Principes éditoriaux

Le présent texte est établi :

  • pour L’Archipel de la Manche, d’après l’édition originale, Paris, Calmann-Lévy, 1883 ;
  • pour Les Travailleurs de la mer, d’après l’édition originale, Paris, Lacroix et Verboeckhoven, 1866.

Ce choix est fait pour stabiliser le texte sur une version qui, pour l’édition originale des Travailleurs, a été accompagnée par Hugo. Yves Gohin donne parfaitement les arguments en faveur de ce choix dans son édition (Les Travailleurs de la mer, Paris, Gallimard, Bibliothèque de La Pléiade, 1975, p. 1291). Le texte des Travailleurs de la mer a été simultanément publié par Lacroix et Verboeckhoven à Paris et à Bruxelles. Le choix de l’édition de Paris, malgré des variantes avec l’édition de Bruxelles, est lié à des raisons d’accessibilité.

Pour l’édition de L’Archipel de la Manche, le choix se porte sur une édition qui a du moins été publiée du vivant de Hugo, même si la publication en a été confiée à Paul Meurice.

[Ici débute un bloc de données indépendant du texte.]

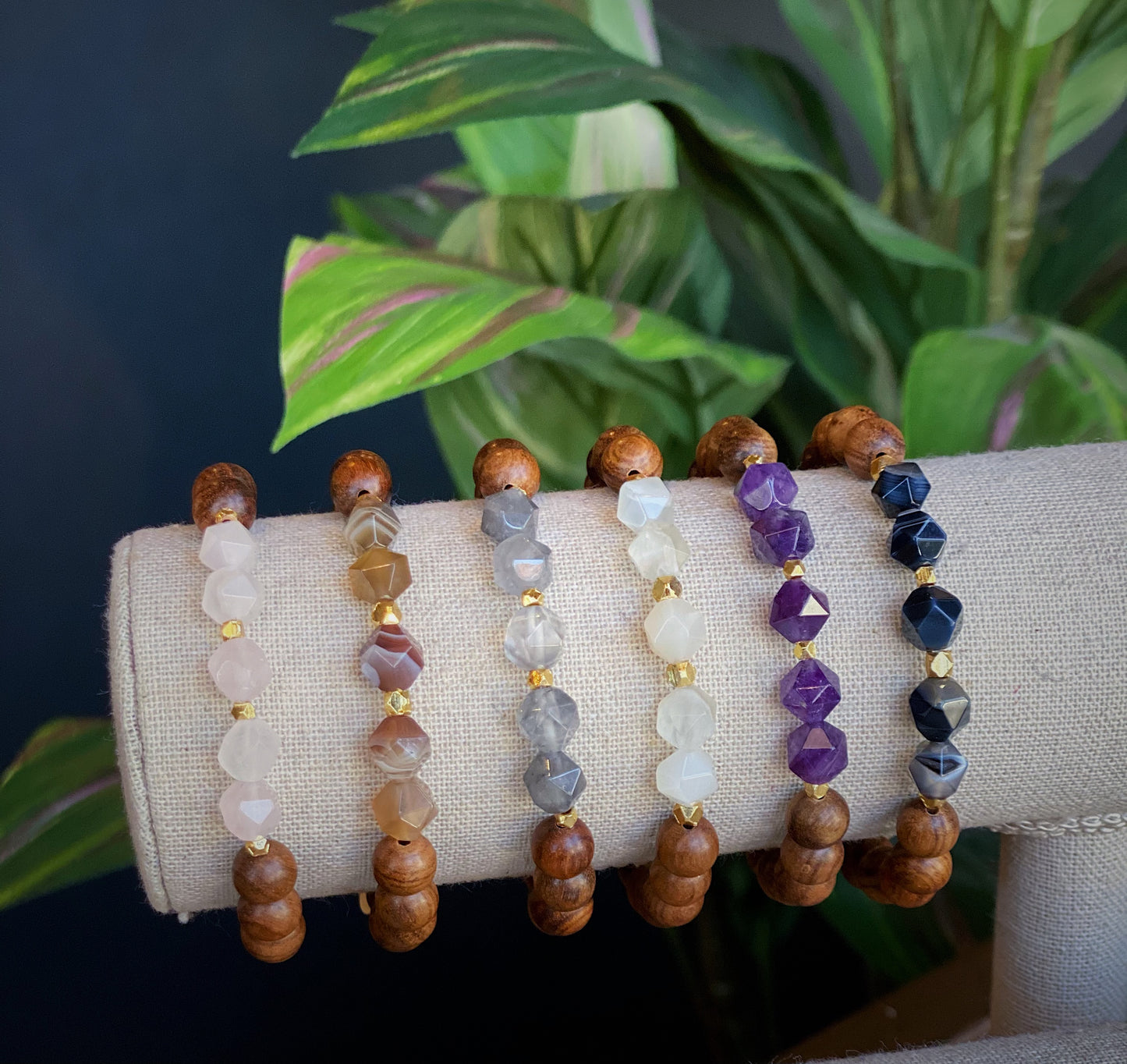 DIAMOND FACETED GEMSTONE BRACELETS
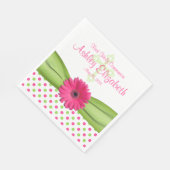 Roze groene poka Dots First Communalized Servet (Hoek)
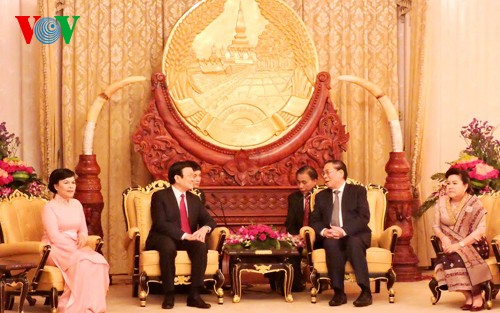 Encomian en Laos visita del presidente de Vietnam - ảnh 1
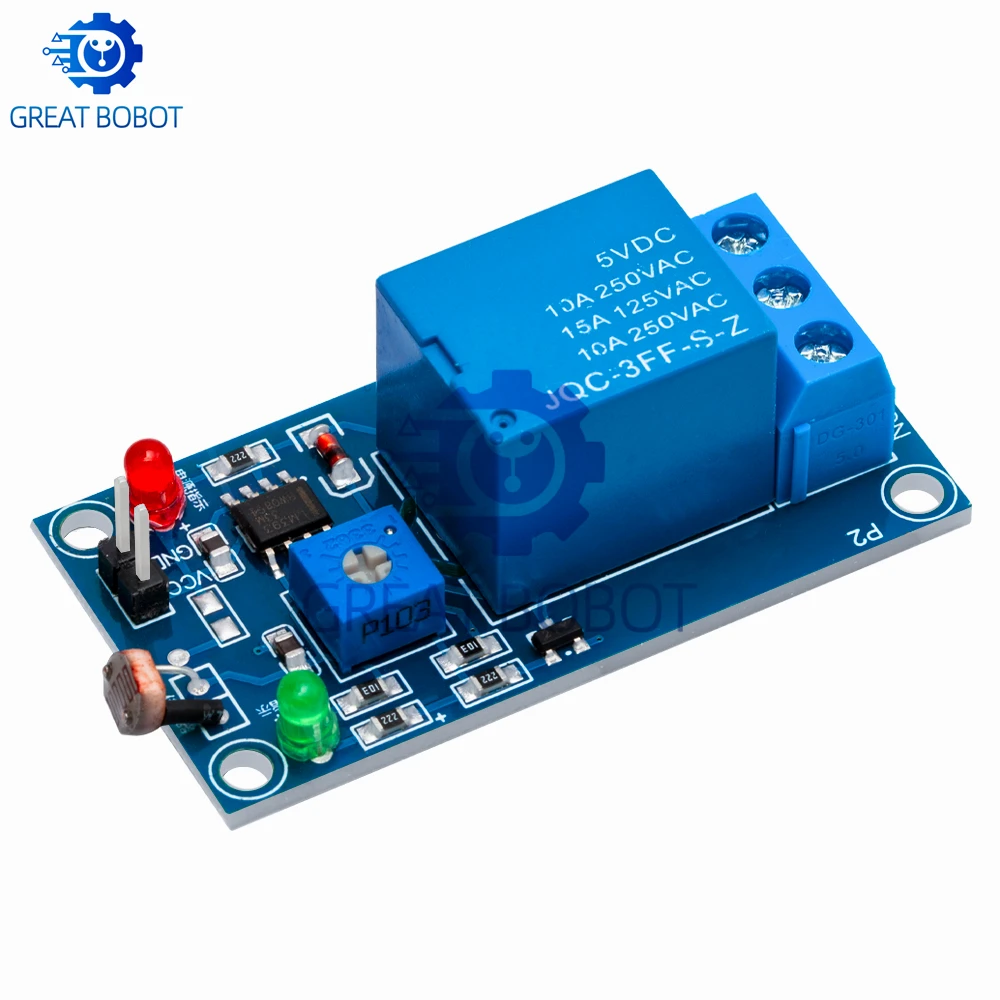 Interruptor de Sensor de fotointerruptor de luz, módulo de relé de fotorresistencia LDR, placa de Sensor fotosensible de detección de luz para Arduino, 5V - imagen 2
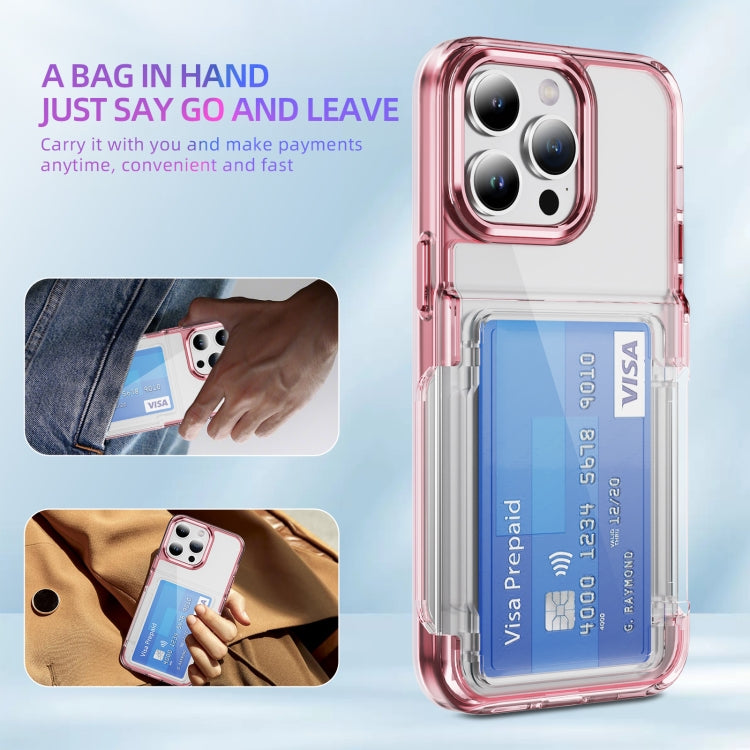 For iPhone 16 Pro Max Card Holder Acrylic Hybrid TPU Phone Case(Transparent Pink) - iPhone 16 Pro Max Cases by PMC TechLife | Online Shopping South Africa | PMC TechLife | Buy Now Pay Later Mobicred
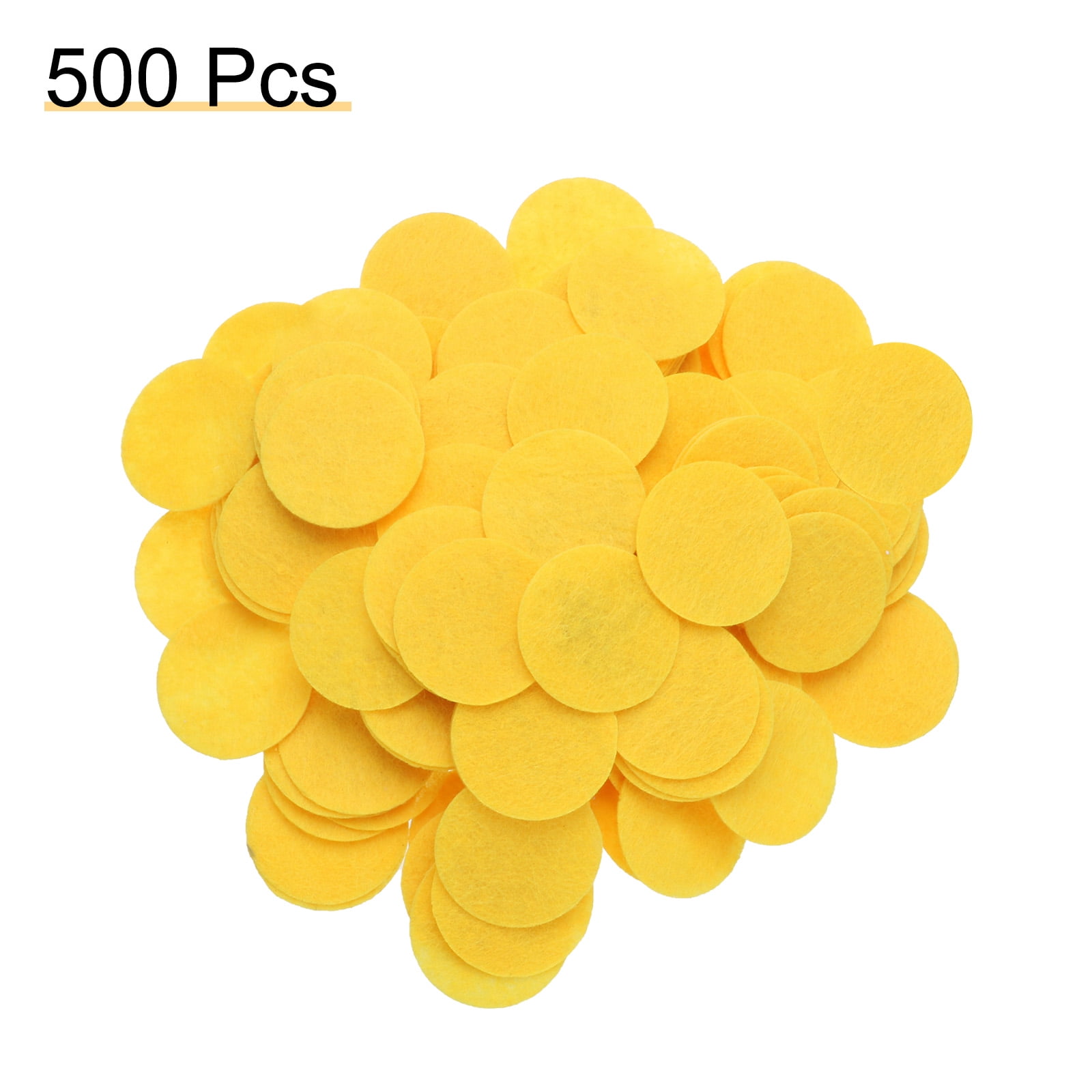 Uxcell 500pcs Round Felt Circles, 50mm 3/8 Pre Cut Felt Craft Pads Non-Woven Mini Felt Fabric Circles for DIY Projects, Yellow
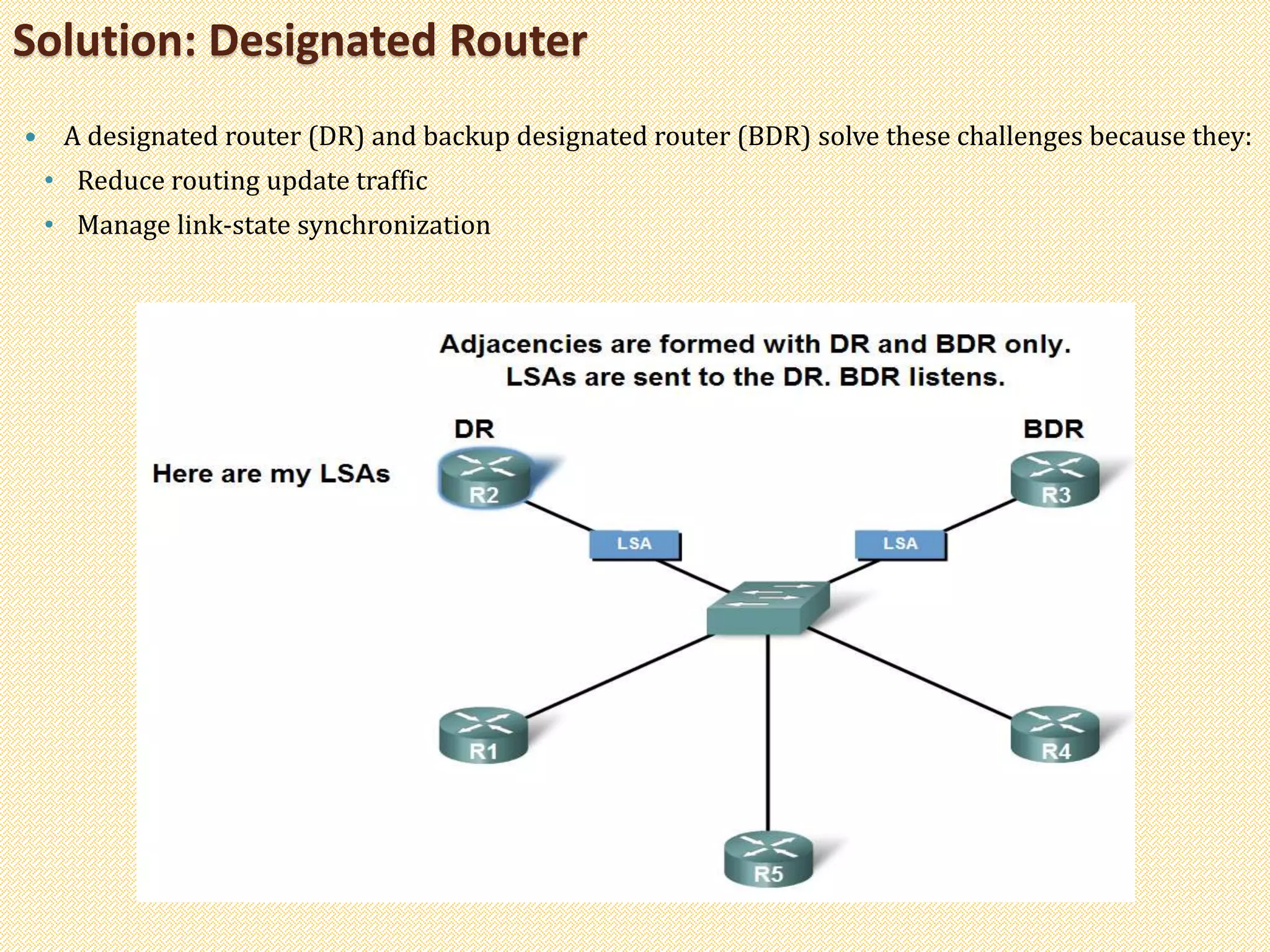 Solution: Designated Router
 A designated router (DR) and backup designated router (BDR) solve these challenges because they:
• Reduce routing update traffic
• Manage link-state synchronization
 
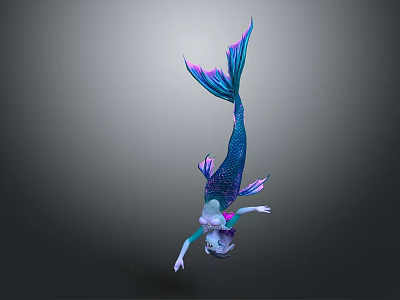 Game and Movie Character Mermaid With Blue Body Purple Blue Tail Fins Upside Down Pose 3d model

  • Nous suivons alors la disposition des paragraphes, même si la leçon du manuscrit est différente et ne rétablissons pas, ainsi qu’a pu le faire Yves Gohin.
  • Lorsqu’elle est adoptée par les éditions originales, nous maintenons également la graphie et l’orthographe d’époque (par exemple les trémas sur poëte, troëne, goëland, l’absence de majuscule aux noms de nationalité, etc.) Le mot « bible » est noté avec une minuscule, employé comme nom commun (au pluriel ou avec un article indéfini).
  • Cependant, il a été décidé de ne pas suivre le texte original lorsque ce dernier correspond manifestement, soit à une erreur de Hugo qu’il a souhaité voir corriger, soit à une mauvaise lecture du manuscrit lors de l’édition du texte. Dans ces cas, peu nombreux, une note indique la modification opérée. En revanche, la ponctuation, même si elle s’écarte parfois légèrement du manuscrit, est celle des éditions originales.
  • Certains toponymes possèdent une orthographe fluctuante dans les éditions et les manuscrits.
  • On retiendra la graphie « Channel Islands », souvent noté « Channel’s Islands » par Hugo.
  • « Le Catel » est noté sans accent circonflexe mais Hugo utilise parfois la graphie « Câtel » (dessin du ms. n.a.f. 24745, f° 425 ou addition du f° 21).
  • Hugo écrit « Écréhou », graphie que l’on retrouve dans l’édition originale. Il rappelle cependant le radical « Hou » de ces toponymes (voir ms. n.a.f 13460, f°82v et chap. IX « Jersey. Aurigny. Serk » de L’Archipel de la Manche) en adoptant parfois le tiret qui le matérialise. Nous suivons ici Yves Gohin qui uniformise dans ce sens. Ces toponymes seront donc notés « Écré-Hou », « Brecq-Hou », « Li-Hou », « Jet-Hou », etc. De même, « Chausey » est noté « Chousey », sauf mention particulière qui sera indiquée en note.
  • « Bourg-d’Ault » apparaît également avec de multiples graphies (« Bourdeaux », « Bourgdault ») qui seront précisées en note.
  • L’île de Groix est notée « Groie » dans le manuscrit.
  • Enfin, le choix de se fonder sur les versions originales du texte publié implique de ne pas intégrer, contrairement à ce qu’ont fait Yves Gohin et les éditeurs modernes, les chapitres additionnels ou les additions portées sur le manuscrit de L’Archipel de la Manche et dont une partie avait été publiée dans le reliquat des Travailleurs de la mer dans l’édition des Œuvres complètes de Victor Hugo (Paris, Ollendorff, Imprimerie nationale, 1901-1952), édition abrégée IN dans les notes. On pourra néanmoins choisir de lire la version avec ces chapitres additionnels en cliquant sur le bouton « Version avec additions ». Pour rétablir la version d'origine, on cliquera sur le bouton « Version originale ».